== DOCUMENT PASSAGE
Customer ANYTHING.

Someone once asked Bill James, the godfather of modern baseball statistical analysis, what single point of reference was the most important in determining the excellence of ballplayers. I’m paraphrasing from memory, but his answer boiled down to: “Runs ANYTHING.” Scored, driven in, created, prevented, whatever — it’s runs that make baseball go ’round.
In business, it’s CUSTOMERS.
- No customers, no business.
- Not enough customers, the business isn’t viable.
- Not enough happy customers, the business can’t thrive.
- Not enough customers happy enough to buy again or recommend you, the business can’t grow consistently.
- Et cetera.
So in this dismal market, which businesses will win? Well, you’d better follow good practices at every turn — keeping lots of dry powder on hand, for instance — but from day to day and hour to hour, the focus had better be on customers-customers-customers, because they’re the ones who keep the cash walking in the door.
- What could you do to make a customer happier . . . right now?
- What could you do to turn a prospect into a customer . . . right now?
- What could you do to find out more about a customer’s sources of pain and what you can do about them . . . right now?
- What one phone call or e-mail could you initiate right now that would thrill a customer?
- What piece of bad (or good!) news should you be hearing from a customer . . .
====
# [REQUIREMENT]
Write out the passage from the piece on customers between "- Et cetera." and "customer . . . right now?", inclusive.
== DATASET SECTION
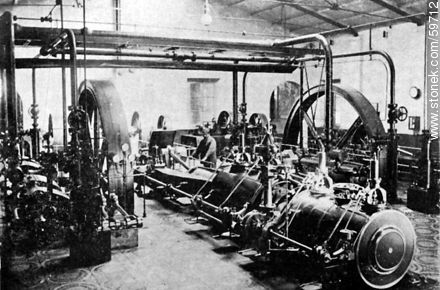 La Frigorífica Uruguaya. Sala de máquinas, 1910 - Departamento de Montevideo - URUGUAY. Foto No. 59712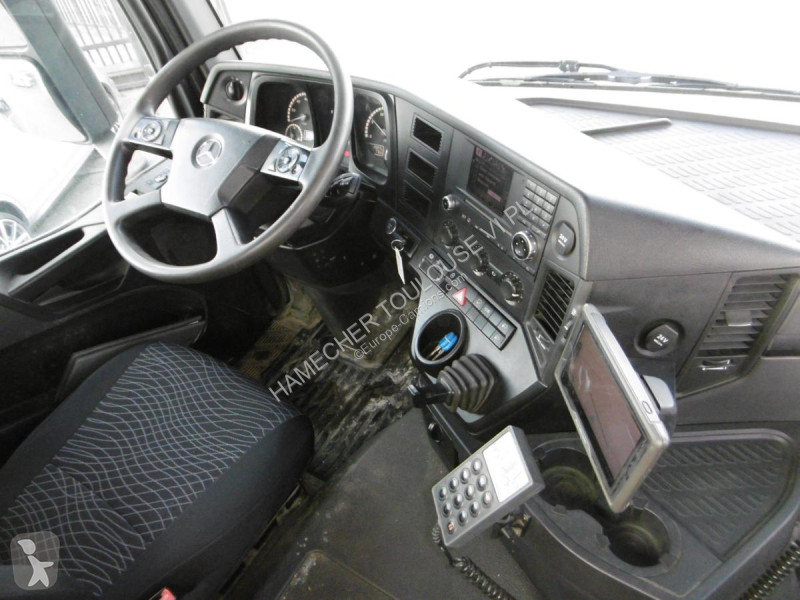 Camion Mercedes 3240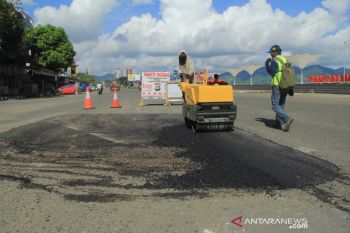 Perbaiki jalan trans Sulawesi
====
# [RESPONSE TO THIS EXERCISE]
- Et cetera.
So in this dismal market, which businesses will win? Well, you’d better follow good practices at every turn — keeping lots of dry powder on hand, for instance — but from day to day and hour to hour, the focus had better be on customers-customers-customers, because they’re the ones who keep the cash walking in the door.
- What could you do to make a customer happier . . . right now?
- What could you do to turn a prospect into a customer . . . right now?